ASSIGNMENT: In the column about David French and Jonah Goldberg, which outlet did the two writers recently move to?

David French Must Have Jonah Goldberg Scratching His Head

David French Must Have Jonah Goldberg Scratching His Head May 28, 2020

French and Goldberg used to write for National Review but recently moved to an outlet more anti-Trumpian, the Dispatch. In both publications, a generic conservatism provided a tent big enough for each writer. Where Goldberg can go deep into the weeds of conservative ideas and theorists, French usually relies on his training as an attorney, experience in the military, and his very basic understanding of Christianity — which is to say evangelical. When French writes about law or the workings of the Department of Defense, he overlaps with other conservative writers. But when he uses his evangelical faith to diagnose political problems, he goes off the conservative reservation, which is why Goldberg has to be scratching his head after reading some of French’s columns.

RECORD SET:
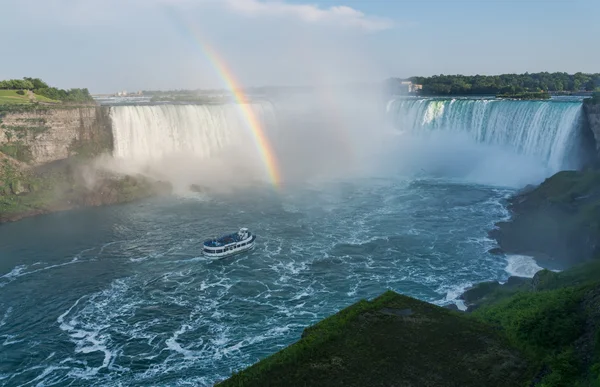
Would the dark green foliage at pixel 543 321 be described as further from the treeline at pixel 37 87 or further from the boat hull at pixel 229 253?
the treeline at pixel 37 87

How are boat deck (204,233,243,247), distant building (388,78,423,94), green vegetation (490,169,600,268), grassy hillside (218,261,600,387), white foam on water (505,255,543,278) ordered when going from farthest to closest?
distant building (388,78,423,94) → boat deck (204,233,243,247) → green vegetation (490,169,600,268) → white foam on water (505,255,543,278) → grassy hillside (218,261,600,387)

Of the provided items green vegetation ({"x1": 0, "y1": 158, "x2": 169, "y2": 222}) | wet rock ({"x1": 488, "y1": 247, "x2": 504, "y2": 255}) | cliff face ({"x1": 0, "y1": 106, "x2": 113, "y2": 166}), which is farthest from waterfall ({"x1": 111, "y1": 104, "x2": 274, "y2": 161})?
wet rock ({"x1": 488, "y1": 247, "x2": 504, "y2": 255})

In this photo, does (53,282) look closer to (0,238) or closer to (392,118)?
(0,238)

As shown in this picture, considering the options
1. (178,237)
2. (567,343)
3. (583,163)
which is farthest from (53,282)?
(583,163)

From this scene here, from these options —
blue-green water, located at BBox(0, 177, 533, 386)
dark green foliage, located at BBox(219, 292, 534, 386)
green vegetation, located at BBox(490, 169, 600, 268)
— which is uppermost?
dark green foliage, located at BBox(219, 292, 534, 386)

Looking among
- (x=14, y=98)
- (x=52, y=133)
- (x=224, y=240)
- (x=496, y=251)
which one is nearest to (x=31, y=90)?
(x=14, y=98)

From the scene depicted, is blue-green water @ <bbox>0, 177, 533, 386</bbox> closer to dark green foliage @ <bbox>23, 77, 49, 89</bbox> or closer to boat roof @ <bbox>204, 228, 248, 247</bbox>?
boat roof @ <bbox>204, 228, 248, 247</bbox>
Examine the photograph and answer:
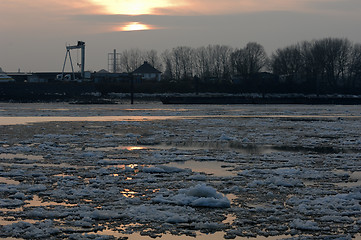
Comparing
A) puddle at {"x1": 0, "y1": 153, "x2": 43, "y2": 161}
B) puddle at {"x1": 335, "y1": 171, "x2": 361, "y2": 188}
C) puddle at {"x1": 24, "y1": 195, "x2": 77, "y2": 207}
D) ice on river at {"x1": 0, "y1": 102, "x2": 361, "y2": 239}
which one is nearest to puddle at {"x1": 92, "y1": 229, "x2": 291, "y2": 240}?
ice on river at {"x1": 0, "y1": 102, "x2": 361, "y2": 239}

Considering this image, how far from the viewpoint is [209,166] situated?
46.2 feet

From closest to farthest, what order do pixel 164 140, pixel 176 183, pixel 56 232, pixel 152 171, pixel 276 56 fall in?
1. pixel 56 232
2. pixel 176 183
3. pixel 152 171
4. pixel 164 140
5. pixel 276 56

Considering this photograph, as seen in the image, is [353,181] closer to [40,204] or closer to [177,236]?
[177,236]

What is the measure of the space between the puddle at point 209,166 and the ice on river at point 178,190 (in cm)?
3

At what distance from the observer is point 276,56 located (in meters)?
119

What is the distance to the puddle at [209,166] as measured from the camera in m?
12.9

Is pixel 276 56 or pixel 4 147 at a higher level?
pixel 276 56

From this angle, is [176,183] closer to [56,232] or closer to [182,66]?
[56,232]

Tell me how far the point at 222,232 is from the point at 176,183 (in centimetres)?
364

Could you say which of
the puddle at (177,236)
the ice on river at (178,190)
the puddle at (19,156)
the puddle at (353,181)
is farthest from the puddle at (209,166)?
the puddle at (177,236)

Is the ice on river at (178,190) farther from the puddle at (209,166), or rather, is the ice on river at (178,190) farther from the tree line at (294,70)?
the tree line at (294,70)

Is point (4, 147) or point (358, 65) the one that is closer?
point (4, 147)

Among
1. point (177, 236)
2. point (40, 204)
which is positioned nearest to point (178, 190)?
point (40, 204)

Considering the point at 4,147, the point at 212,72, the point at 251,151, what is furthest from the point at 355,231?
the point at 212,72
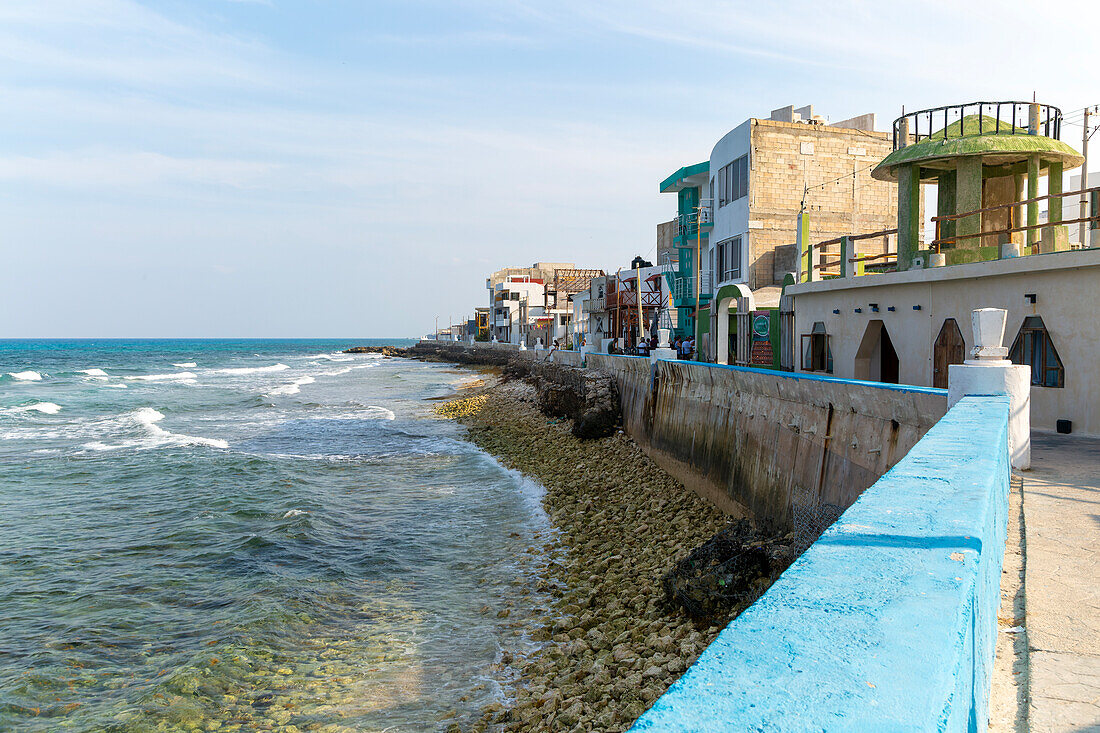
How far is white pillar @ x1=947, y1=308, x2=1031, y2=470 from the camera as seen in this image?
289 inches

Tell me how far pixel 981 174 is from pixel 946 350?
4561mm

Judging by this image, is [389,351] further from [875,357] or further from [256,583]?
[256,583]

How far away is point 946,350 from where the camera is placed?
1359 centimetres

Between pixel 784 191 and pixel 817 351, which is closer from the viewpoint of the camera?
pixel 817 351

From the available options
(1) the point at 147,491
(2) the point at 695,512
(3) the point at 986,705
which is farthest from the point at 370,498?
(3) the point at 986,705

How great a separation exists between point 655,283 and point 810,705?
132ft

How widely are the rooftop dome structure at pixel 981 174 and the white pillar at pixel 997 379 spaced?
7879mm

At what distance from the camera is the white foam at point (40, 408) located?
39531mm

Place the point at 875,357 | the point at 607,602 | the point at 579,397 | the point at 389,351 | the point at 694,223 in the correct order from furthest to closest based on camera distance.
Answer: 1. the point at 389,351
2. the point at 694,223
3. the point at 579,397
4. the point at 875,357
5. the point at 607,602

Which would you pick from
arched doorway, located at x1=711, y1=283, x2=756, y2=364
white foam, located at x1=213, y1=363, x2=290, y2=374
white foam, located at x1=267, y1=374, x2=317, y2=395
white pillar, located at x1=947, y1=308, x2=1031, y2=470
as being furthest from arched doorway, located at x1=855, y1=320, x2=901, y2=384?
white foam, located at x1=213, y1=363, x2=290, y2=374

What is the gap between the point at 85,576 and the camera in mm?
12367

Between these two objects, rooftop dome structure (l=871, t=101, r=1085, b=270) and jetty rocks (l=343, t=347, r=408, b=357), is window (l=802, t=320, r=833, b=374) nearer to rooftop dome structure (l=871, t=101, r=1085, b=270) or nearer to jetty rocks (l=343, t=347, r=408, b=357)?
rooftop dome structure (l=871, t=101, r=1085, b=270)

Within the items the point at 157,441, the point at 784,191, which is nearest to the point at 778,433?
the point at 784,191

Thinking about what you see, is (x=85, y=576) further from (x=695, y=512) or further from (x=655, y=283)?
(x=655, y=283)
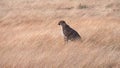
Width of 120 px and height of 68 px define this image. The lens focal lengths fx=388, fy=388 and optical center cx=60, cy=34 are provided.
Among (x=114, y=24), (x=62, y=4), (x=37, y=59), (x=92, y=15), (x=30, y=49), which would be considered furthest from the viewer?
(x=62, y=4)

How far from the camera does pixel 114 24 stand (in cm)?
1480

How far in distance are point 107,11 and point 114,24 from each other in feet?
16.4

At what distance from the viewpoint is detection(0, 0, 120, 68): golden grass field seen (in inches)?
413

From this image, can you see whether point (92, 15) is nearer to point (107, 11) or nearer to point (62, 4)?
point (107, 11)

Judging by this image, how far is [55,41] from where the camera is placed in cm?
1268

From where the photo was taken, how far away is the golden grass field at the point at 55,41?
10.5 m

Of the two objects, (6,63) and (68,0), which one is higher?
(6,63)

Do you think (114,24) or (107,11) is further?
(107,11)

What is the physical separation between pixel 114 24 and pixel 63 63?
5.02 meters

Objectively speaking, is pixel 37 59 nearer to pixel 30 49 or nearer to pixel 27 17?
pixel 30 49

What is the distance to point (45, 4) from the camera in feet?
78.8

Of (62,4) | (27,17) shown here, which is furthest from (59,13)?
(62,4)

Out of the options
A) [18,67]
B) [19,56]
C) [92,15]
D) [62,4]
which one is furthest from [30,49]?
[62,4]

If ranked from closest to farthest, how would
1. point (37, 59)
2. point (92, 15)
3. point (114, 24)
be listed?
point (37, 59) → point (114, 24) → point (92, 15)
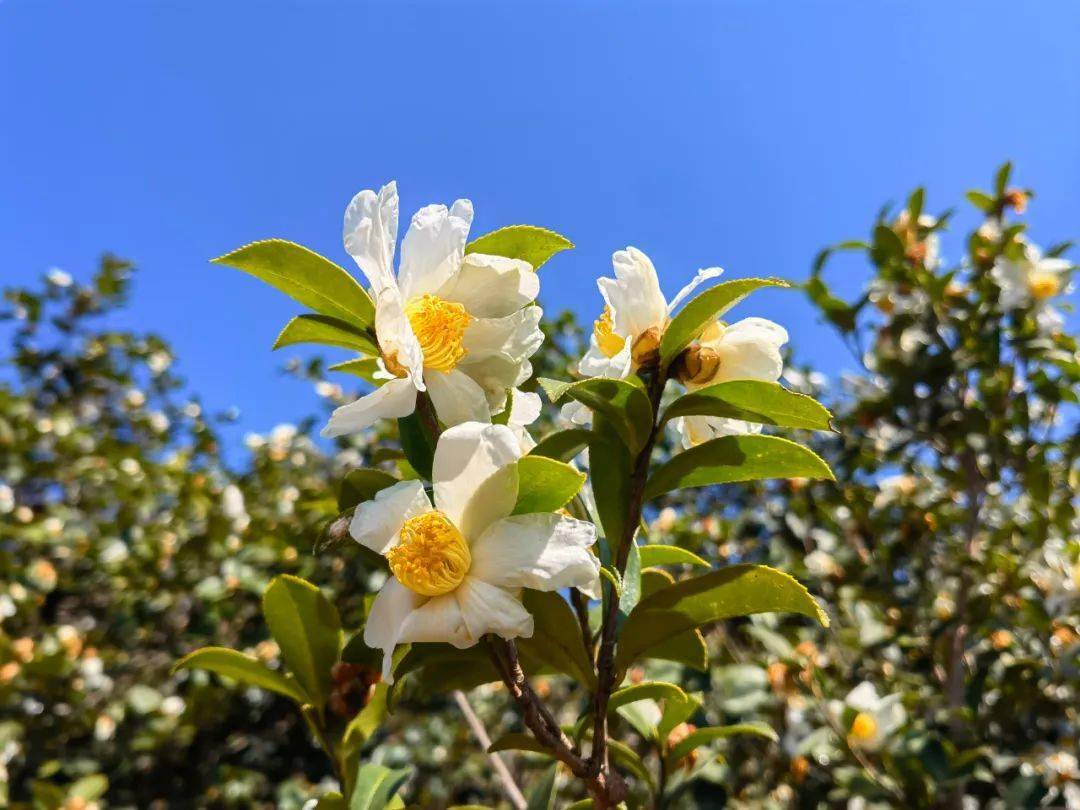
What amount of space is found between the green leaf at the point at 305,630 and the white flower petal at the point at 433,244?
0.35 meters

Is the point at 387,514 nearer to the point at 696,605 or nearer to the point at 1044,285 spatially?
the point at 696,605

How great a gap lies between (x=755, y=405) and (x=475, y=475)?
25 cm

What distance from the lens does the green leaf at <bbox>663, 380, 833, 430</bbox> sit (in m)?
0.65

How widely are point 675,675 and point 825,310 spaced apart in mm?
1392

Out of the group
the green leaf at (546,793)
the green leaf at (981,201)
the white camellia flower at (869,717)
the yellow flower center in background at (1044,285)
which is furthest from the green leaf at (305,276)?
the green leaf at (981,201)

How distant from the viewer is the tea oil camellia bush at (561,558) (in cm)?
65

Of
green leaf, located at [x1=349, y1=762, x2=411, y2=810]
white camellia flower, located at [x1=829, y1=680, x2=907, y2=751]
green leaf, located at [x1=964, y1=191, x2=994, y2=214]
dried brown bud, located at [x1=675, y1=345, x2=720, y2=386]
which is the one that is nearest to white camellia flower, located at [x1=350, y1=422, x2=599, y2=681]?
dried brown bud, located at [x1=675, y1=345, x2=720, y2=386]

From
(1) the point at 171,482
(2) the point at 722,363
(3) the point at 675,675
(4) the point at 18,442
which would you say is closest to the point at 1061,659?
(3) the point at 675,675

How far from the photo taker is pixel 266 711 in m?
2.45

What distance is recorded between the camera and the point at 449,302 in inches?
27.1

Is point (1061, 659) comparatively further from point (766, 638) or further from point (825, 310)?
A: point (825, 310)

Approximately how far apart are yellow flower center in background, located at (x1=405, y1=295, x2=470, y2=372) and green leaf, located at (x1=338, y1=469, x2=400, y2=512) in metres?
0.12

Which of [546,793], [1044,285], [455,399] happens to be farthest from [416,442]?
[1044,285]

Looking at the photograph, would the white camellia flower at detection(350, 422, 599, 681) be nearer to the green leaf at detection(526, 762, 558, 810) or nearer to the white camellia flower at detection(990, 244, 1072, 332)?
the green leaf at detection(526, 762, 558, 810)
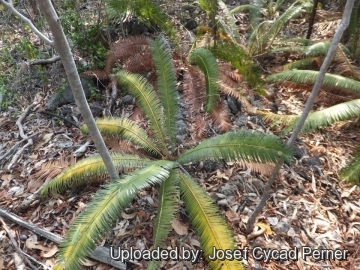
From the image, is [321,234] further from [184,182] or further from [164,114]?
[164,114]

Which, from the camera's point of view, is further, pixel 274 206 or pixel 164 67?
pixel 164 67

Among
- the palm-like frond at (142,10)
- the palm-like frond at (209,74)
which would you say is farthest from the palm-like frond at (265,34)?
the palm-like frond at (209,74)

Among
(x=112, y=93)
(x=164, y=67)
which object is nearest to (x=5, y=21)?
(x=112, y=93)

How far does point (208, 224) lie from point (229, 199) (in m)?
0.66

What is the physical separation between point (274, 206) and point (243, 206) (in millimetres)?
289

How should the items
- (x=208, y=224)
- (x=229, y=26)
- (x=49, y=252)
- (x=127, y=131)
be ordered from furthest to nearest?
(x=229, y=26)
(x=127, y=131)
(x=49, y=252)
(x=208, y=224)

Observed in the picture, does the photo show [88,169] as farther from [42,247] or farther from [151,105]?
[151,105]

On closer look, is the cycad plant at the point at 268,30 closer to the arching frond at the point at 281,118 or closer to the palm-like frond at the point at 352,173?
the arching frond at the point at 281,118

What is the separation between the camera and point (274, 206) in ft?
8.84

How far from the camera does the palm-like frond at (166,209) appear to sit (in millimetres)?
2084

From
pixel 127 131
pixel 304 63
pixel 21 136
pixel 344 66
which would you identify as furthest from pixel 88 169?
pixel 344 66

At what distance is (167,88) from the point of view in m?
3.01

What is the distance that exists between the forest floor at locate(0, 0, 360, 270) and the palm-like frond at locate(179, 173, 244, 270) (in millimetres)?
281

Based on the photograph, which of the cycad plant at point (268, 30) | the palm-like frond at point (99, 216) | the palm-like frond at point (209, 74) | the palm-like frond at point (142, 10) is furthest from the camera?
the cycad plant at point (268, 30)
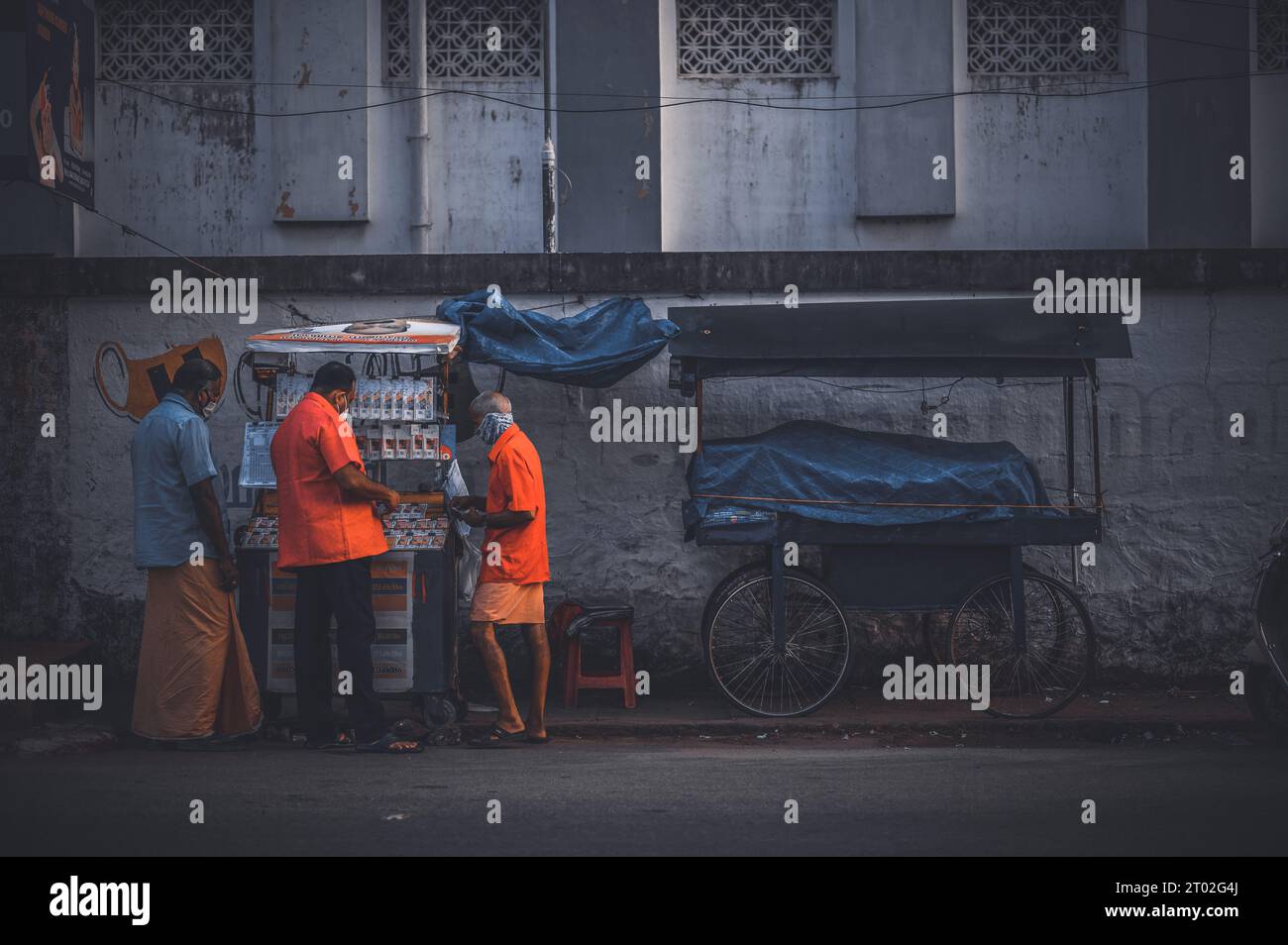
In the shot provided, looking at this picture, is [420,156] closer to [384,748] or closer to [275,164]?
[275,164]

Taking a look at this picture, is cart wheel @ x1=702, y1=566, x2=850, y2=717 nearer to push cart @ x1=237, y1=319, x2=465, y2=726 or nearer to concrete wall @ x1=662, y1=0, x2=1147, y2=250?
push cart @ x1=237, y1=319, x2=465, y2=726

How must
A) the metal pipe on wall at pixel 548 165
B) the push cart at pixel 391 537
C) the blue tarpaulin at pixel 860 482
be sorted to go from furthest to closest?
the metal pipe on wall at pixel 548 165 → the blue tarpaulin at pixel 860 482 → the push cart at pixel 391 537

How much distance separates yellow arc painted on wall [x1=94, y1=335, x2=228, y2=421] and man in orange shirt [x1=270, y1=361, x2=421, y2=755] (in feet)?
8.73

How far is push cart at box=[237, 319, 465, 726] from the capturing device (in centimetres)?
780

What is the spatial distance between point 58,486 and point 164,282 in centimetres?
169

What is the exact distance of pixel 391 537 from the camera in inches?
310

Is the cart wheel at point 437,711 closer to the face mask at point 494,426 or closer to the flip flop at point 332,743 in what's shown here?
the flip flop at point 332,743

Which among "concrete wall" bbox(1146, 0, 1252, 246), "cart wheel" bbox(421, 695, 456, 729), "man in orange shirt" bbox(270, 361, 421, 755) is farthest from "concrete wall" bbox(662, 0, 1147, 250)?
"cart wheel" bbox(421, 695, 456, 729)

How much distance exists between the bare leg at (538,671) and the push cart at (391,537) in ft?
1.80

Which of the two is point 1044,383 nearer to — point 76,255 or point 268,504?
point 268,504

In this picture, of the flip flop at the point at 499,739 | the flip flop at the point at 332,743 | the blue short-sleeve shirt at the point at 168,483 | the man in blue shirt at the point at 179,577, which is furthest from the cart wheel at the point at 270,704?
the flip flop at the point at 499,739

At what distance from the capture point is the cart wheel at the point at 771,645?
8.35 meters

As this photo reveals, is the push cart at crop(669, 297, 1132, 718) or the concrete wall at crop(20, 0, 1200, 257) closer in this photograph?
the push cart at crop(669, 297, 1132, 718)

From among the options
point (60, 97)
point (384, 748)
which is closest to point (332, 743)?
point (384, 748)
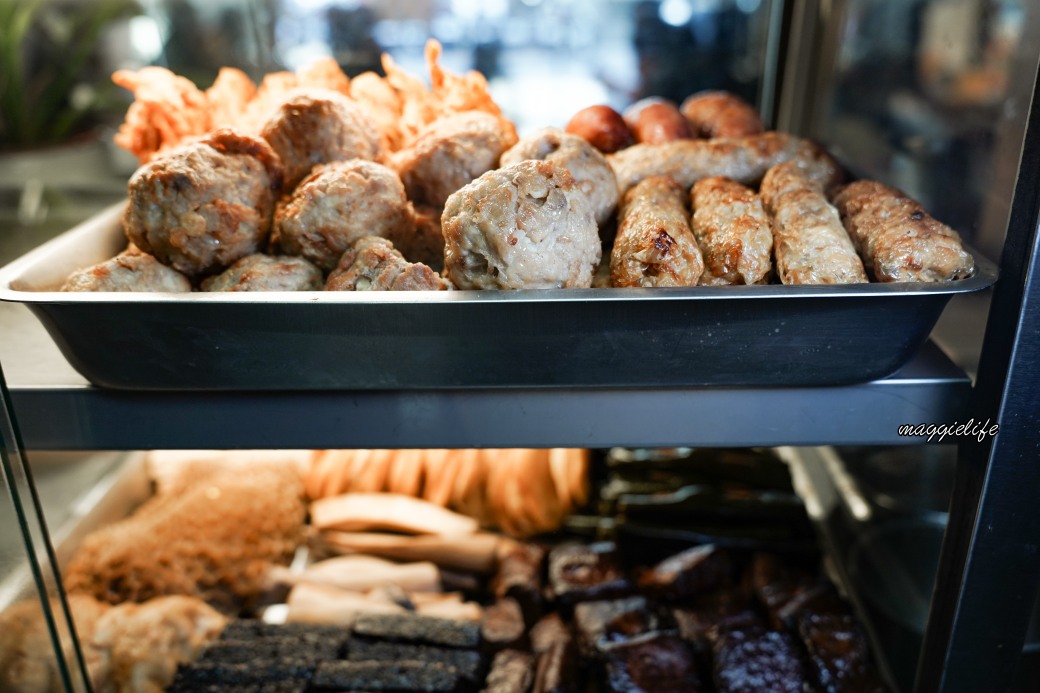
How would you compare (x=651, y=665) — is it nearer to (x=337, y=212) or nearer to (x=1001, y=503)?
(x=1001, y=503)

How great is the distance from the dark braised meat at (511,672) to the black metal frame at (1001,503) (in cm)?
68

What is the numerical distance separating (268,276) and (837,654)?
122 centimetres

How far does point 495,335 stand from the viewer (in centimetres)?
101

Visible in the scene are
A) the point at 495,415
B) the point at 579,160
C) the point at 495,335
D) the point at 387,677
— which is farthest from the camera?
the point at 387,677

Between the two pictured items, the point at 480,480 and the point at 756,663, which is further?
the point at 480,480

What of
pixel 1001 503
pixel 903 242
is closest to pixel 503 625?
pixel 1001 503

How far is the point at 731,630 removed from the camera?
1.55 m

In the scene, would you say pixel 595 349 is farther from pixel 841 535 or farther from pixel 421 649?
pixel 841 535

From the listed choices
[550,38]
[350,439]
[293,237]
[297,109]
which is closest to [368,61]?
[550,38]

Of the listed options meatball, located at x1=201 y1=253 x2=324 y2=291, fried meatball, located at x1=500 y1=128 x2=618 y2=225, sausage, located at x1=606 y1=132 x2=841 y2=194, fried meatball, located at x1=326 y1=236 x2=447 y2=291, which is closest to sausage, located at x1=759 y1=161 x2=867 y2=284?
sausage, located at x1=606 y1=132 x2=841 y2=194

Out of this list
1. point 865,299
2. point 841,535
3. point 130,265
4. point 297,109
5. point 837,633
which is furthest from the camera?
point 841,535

RESULT OF THE TASK: The Dispatch